Drive top-line revenue growth: Lead high-impact projects in payer network strategy and billing strategy that measurably improve top-line revenue.
Build analytics that matter: Design reporting that translates complex revenue cycle data into clear insights that drive decisions.
Streamline operational workflows: Identify friction points in eligibility, collections, and billing, then design solutions that reduce manual work for the support team and accelerate turnaround times.

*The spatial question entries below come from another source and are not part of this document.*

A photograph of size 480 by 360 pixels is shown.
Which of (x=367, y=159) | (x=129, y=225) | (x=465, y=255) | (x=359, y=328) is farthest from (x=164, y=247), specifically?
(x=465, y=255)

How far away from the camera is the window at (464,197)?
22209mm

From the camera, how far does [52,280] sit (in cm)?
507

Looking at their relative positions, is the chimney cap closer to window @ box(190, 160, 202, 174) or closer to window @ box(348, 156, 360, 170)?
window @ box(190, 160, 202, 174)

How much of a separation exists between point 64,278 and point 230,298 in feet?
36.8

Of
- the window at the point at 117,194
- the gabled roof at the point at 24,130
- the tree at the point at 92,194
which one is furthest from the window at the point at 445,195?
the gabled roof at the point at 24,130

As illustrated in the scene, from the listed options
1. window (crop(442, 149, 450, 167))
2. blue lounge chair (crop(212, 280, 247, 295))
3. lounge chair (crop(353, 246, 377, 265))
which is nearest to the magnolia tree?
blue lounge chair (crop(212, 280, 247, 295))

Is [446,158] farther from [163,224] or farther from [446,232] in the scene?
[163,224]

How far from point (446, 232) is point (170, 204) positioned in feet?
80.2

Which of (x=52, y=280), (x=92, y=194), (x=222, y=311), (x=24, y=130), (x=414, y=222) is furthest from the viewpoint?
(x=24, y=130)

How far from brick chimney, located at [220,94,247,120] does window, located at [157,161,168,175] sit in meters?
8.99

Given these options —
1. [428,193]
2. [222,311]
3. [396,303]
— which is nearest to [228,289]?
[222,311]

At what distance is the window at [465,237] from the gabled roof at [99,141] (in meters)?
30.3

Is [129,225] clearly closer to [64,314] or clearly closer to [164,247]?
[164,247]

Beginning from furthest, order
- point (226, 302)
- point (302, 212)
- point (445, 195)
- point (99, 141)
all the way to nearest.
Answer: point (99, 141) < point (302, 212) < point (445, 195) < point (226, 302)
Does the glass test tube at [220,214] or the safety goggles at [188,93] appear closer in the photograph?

Own high-impact special projects: Lead initiatives that move the needle on company growth—such as redesigning the state expansion playbook or building a late cancellation policy from scratch. Coordinate across engineering, operations, clinical, and client experience teams to launch effective solutions.
Requirements
4-6 years of experience in management consulting, investment banking, or strategy & operations at a high-growth startup. No healthcare or RCM background required—first principles thinking and fast learning are valued over domain experience.
Driven by data. Able to break down complex problems into simple, actionable insights. Excited by building analyses and models from the ground up. Understands data in the broader context and can translate data into business action.
Action-oriented. Takes the 80/20 approach and does not get stuck in analysis. Biases toward action and impact, finding scrappy solutions and learning fast through iteration.
Thrives in early-stage chaos. Ambiguity is energizing. Takes ownership without being asked, moves fast without much direction, and figures things out as needed.